• _Text passage_
----
Next, an elongated asteroid should be selected, perhaps measuring a kilometer in diameter and two kilometers in length with a mass of about 1013 kg. The mirror is then used to bore out a hole down the central axis of the object. This is done by focusing the sun's rays on the mountain of nickel-iron and vaporizing away some of the metal. After it has cooled, the longitudinal hole is charged with large tankards of liquid water. The ends are securely plugged and welded shut using heat from the large mirror.
The planetoid is set spinning slowly around its long axis. The entire metal body is bathed in concentrated solar heat directed at its surface by the mirror. Gradually the temperature rises, finally reaching the melting point all over the surface. Slowly the heat creeps inward until virtually the entire object is molten or soft.
The central axis is the last place to melt if the procedures have been correctly executed. So long as this region remains solid, the melting body retains a cylindrical shape rather than coalescing into a formless spheroid. Just before the central region melts, the axial water tanks explode into super-heated steam. The immense pressure blows the asteroid into a giant nickel-iron balloon some 10 km in diameter and 20 km in length.
----
• _Extracted material_
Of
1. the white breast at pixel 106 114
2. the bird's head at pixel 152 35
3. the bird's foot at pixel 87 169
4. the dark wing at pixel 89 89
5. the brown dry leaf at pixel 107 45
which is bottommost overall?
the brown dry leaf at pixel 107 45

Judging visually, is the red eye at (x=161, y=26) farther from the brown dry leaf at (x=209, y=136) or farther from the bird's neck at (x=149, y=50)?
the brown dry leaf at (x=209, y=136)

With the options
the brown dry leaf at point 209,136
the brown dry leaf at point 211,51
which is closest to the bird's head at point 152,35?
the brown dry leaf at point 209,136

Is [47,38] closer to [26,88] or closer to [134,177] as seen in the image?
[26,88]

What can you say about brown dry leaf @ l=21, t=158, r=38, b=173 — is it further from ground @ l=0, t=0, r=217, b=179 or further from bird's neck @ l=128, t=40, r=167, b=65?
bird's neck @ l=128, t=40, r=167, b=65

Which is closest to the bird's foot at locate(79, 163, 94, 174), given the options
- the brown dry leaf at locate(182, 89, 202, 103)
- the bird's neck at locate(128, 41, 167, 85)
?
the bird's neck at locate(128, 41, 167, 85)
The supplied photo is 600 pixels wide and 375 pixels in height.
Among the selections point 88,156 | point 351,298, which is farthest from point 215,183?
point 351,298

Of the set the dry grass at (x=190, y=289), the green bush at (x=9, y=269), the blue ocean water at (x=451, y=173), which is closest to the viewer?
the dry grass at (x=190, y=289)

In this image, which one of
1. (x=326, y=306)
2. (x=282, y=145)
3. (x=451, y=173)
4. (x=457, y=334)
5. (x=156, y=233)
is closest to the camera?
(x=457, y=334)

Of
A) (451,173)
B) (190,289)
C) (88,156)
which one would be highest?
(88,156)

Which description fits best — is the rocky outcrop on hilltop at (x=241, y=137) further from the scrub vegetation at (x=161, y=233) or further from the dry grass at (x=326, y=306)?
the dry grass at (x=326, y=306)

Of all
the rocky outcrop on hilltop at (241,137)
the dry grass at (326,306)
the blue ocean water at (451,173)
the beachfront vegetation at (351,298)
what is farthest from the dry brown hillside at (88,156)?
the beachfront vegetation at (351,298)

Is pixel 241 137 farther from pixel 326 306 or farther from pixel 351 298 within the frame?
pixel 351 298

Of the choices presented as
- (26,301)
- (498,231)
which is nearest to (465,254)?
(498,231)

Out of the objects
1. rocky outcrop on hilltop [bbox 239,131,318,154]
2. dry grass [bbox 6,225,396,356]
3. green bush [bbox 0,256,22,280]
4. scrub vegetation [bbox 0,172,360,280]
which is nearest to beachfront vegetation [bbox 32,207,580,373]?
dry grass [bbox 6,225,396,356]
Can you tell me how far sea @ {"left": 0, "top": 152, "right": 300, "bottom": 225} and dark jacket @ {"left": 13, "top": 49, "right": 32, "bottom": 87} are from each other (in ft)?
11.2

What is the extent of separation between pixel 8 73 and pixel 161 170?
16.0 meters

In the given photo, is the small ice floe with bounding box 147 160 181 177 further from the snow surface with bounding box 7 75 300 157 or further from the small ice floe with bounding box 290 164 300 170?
----
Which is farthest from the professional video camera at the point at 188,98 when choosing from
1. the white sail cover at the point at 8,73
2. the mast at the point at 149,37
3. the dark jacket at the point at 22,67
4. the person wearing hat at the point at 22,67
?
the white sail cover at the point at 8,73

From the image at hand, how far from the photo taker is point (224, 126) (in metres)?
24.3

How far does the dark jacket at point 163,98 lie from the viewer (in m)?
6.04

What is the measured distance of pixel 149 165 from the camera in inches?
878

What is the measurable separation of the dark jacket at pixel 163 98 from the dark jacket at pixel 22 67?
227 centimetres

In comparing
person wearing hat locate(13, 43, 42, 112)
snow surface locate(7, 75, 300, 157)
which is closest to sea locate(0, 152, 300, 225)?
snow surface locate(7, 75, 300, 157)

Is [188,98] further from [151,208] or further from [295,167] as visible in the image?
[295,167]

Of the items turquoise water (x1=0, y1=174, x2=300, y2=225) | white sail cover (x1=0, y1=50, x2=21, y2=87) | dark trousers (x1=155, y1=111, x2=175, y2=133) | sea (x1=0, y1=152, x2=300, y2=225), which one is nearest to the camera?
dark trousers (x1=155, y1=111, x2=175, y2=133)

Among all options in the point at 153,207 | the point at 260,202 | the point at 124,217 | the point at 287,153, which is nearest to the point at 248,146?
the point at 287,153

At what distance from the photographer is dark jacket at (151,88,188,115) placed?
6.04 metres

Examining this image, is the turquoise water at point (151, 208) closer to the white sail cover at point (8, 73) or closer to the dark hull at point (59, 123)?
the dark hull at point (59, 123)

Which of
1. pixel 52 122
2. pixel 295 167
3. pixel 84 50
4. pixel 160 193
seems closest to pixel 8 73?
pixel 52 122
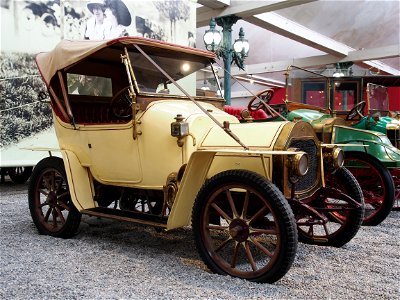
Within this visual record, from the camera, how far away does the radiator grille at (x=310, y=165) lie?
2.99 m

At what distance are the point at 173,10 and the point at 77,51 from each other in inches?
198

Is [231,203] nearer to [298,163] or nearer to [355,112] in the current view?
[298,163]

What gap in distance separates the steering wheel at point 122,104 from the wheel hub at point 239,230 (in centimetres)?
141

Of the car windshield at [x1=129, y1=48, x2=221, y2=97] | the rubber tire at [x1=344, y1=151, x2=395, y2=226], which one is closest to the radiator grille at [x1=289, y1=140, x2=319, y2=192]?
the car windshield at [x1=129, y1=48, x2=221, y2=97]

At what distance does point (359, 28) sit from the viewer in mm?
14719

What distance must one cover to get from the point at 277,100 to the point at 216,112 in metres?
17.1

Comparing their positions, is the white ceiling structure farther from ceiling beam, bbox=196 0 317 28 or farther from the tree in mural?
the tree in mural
----
• _Task requirements_
Answer the following from the passage on reshaping an asteroid.
(a) What is used to bore the hole down the asteroid's central axis?
(b) Which region of the object is the last to melt if the procedures are carried out correctly?
(c) What diameter and length does the nickel-iron balloon reach?

• _Solution to the problem_
(a) The mirror, which focuses the sun's rays on the nickel-iron and vaporizes some of the metal.
(b) The central axis.
(c) About 10 km in diameter and 20 km in length.